Los secretarios de CC OO y UGT se entrevistan con la segunda teniente de alcalde de Barcelona

El alcalde Ángel Ros durante las protestas de los sindicatos en el ayuntamiento de Lleida contra la reforma laboral.
El alcalde Ángel Ros durante las protestas de los sindicatos en el ayuntamiento de Lleida contra la reforma laboral.HERMINIA SIRVENT

Las movilizaciones de los sindicatos catalanes contra la reforma laboral arrancaron ayer con las protestas realizadas en unos 150 Ayuntamientos, según explicó ayer el secretario general de UGT, Josep Maria Álvarez, que acudió al Ayuntamiento de Barcelona junto con su homólogo de CC OO, Joan Carles Gallego. “Es una reforma injusta, ineficaz y letal”, dijo ayer Gallego antes de entrar en al Consistorio, donde debía reunirse con la segunda teniente de alcalde, Sònia Recasens.

Los dos secretarios generales y un grupo de 15 delegados sindicales se entrevistaron con Recasens y le entregaron un manifiesto en el que piden al Ayuntamiento que presente una moción en contra de la reforma laboral. "El Ayuntamiento de Barcelona no es un Consistorio cualquiera. Debería tener voz propia y rechazar una reforma laboral que contribuirá a aumentar el paro y en la que se juegan muchas cosas, entre ellas nuestro modelo productivo", opinó Álvarez.

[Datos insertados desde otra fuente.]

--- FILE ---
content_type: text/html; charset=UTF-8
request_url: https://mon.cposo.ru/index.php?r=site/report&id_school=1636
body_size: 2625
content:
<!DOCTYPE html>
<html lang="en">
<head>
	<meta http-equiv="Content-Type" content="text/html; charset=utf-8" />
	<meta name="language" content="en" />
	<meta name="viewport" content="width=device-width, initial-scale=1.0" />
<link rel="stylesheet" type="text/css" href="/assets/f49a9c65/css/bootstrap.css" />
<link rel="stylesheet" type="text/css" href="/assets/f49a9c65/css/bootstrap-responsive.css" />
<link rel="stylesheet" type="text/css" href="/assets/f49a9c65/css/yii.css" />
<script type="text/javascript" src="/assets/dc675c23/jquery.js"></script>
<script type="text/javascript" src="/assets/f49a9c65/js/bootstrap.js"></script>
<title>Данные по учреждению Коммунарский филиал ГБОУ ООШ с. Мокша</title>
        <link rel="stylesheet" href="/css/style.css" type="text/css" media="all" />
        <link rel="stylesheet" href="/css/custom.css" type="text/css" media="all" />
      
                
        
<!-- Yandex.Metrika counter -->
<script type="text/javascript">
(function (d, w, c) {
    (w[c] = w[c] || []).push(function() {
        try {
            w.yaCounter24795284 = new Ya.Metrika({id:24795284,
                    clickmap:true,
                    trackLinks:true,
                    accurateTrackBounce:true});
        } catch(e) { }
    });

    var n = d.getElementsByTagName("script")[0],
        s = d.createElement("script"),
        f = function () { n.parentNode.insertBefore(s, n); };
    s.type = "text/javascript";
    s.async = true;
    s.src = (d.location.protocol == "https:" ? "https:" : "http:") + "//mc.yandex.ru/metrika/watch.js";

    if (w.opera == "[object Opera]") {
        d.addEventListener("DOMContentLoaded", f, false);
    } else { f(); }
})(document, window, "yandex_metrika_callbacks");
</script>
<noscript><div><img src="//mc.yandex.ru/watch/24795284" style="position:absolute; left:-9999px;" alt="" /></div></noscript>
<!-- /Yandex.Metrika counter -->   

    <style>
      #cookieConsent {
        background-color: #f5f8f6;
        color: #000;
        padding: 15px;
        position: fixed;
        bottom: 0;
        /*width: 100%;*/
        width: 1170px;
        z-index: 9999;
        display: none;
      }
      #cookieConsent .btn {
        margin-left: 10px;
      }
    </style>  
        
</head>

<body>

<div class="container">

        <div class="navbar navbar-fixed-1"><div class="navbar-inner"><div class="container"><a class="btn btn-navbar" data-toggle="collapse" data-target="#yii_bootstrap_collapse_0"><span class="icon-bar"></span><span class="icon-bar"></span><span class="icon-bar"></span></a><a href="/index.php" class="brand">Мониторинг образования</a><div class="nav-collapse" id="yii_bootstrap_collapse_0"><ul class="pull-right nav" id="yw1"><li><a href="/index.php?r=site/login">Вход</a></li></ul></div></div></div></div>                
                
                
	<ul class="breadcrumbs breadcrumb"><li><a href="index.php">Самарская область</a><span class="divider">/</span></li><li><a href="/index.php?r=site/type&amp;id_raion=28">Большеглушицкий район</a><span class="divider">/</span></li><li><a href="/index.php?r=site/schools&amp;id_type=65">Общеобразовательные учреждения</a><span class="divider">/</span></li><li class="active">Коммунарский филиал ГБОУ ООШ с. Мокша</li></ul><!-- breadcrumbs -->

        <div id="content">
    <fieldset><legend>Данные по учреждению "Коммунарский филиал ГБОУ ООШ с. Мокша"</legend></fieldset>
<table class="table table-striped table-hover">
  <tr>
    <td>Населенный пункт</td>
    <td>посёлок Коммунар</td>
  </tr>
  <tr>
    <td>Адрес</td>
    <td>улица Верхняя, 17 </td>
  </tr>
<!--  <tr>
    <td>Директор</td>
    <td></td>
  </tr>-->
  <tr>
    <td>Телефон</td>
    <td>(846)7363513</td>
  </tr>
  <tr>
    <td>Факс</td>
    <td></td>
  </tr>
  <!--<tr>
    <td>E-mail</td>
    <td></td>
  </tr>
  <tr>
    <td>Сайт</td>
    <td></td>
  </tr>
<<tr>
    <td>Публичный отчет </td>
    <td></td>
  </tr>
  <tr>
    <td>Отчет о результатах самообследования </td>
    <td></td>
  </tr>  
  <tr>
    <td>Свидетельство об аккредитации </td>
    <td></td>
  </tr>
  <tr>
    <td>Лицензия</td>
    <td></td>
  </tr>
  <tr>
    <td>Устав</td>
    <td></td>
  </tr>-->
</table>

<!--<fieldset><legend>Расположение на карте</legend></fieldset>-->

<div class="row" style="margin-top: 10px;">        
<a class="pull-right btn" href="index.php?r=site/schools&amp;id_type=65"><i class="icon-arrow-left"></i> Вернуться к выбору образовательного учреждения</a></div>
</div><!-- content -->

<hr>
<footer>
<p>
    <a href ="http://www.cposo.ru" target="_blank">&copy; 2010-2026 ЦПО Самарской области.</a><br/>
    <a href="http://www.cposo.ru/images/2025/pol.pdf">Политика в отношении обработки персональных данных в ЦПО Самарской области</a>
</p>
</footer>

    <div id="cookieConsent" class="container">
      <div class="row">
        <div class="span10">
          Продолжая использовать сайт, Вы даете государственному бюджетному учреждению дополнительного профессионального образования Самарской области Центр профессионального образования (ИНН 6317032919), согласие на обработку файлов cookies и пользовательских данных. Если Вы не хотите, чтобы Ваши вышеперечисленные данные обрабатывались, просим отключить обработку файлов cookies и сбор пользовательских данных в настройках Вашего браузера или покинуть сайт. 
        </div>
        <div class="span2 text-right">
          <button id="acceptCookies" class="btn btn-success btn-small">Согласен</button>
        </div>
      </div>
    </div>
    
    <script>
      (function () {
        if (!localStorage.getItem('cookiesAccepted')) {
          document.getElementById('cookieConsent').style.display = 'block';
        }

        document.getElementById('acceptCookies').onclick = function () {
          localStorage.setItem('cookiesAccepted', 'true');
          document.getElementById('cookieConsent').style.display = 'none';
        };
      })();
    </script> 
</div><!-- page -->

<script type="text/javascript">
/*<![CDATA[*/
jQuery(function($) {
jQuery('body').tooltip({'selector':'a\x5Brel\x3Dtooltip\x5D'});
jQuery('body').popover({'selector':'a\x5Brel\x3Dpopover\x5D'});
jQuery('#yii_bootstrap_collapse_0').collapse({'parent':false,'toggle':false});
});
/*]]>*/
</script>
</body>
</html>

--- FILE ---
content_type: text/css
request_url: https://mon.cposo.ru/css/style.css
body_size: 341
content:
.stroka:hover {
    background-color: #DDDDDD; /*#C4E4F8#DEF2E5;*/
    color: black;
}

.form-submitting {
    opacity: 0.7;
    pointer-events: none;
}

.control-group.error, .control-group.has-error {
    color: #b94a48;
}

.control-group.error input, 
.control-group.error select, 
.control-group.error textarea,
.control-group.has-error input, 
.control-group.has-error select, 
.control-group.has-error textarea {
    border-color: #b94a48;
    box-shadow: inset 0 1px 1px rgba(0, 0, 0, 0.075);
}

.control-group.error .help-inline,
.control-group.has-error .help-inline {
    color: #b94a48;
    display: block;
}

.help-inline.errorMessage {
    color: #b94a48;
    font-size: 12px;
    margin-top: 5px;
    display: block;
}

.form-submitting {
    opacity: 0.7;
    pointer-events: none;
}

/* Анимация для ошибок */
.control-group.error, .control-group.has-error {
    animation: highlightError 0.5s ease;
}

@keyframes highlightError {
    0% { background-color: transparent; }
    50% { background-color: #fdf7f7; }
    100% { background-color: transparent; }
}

En el encuentro, celebrado en la Sala Tàpies, y no en el salón de plenos como pidieron los sindicatos, Recasens se comprometió a estudiar la propuesta. El resto de los delegados sindicales, alrededor de un centenar, permanecieron a la espera en la plaza de Sant Jaume, acompañados por un estruendo de pirotecnia y gritos de “¡no a la reforma!”. Un grupo reducido arrojó varios huevos contra la fachada, aunque dejaron de hacerlo al ser advertidos por la decena de agentes de la Guardia Urbana y de los Mossos d’Esquadra que custodiaban la puerta principal del Consistorio.

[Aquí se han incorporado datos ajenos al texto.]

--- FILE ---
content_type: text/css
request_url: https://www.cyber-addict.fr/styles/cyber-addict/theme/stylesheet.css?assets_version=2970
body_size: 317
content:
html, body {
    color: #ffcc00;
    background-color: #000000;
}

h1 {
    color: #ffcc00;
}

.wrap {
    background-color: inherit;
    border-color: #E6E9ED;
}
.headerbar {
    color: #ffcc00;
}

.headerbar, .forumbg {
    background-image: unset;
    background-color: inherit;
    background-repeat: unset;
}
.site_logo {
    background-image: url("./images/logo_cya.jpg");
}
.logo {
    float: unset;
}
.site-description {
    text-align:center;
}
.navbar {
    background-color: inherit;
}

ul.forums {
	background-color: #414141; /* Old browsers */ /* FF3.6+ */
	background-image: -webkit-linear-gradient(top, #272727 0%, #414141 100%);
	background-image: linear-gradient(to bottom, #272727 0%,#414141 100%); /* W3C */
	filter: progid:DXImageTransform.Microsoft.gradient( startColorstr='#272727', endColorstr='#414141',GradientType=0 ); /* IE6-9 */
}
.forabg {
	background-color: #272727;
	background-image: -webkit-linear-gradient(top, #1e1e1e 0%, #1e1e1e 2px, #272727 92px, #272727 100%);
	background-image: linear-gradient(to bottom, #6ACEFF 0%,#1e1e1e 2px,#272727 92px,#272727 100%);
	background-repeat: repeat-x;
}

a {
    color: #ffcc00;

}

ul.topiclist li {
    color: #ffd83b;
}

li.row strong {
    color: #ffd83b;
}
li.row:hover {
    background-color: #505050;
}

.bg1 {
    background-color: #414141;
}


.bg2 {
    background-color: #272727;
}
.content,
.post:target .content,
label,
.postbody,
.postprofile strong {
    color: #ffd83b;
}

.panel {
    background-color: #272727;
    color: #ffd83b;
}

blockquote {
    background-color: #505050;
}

Álvarez lamentó que el Ayuntamiento no hubiera permitido a los delegados realizar un encierro simbólico en la sala de plenos de 10.00 a 12.00 horas tal como tenían planeado y como se hizo en otros Consistorios, por ejemplo en Lleida, donde unas 80 personas permanecieron encerradas en la sala de actos.

Con los encierros de ayer por la mañana en más de un centenar de sedes municipales de Cataluña, los sindicatos pretenden presionar a los Ayuntamientos y a sus alcaldes para que aprueben en los plenos mociones en contra de la reforma laboral del Gobierno, que UGT considera la “más regresiva de la historia democrática”, y se comprometan a no aplicarla en sus Consistorios.

En Tarragona, una cincuentena de sindicalistas se encerraron hasta el mediodía en una sala anexa al salón de plenos del Ayuntamiento y los líderes sindicales de la demarcación fueron recibidos por el alcalde, Josep Fèlix Ballesteros, que se mostró "muy receptivo", según han asegurado los sindicalistas.

Los encierros supusieron una primera toma de contacto antes del acto de protesta convocado para el próximo domingo. Según Álvarez, con las protestas pretenden “convencer al máximo número posible de ciudadanos” para que participen el próximo domingo en la manifestación convocada en el centro de Barcelona, entre otras capitales catalanas, en la que se reclamará que “la crisis la paguen los que la han generado”, según dijo ayer Gallego. Hoy tienen previsto repartir panfletos informativos en las principales estaciones de metro de Barcelona.